The examples we have looked at so far are cases where we normally can invert the matrix \( \boldsymbol{X}^T\boldsymbol{X} \). Using a polynomial expansion where we fit of various functions leads to row vectors of the design matrix which are essentially orthogonal due to the polynomial character of our model. Obtaining the inverse of the design matrix is then often done via a so-called LU, QR or Cholesky decomposition.
As we will also see in the first project, this may however not the be case in general and a standard matrix inversion algorithm based on say LU, QR or Cholesky decomposition may lead to singularities.
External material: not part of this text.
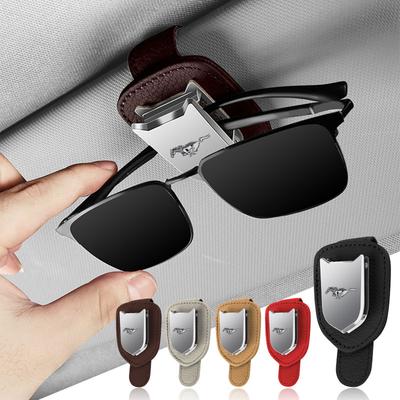 Auto Sonnenblende Brillenbox Sonnenbrillenclip Karten-Ticket Halter Ständer Für Mustang Explorer Focus Shelby GT350 Kuga Fusion F-150 500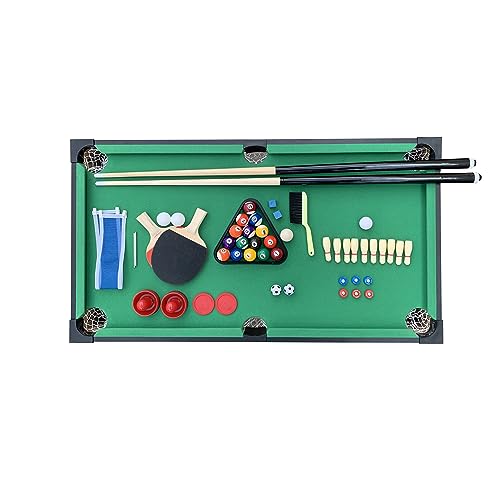KICK Hexad 48″ 6-in-1 Multi Game Table Black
We will see examples of this below.
There is however a way to circumvent this problem and also gain some insights about the ordinary least squares approach, and later shrinkage methods like Ridge and Lasso regressions.
This is given by the Singular Value Decomposition (SVD) algorithm, perhaps the most powerful linear algebra algorithm. The SVD provides a numerically stable matrix decomposition that is used in a large swath oc applications and the decomposition is always stable numerically.
In machine learning it plays a central role in dealing with for example design matrices that may be near singular or singular. Furthermore, as we will see here, the singular values can be related to the covariance matrix (and thereby the correlation matrix) and in turn the variance of a given quantity. It plays also an important role in the principal component analysis where high-dimensional data can be reduced to the statistically relevant features.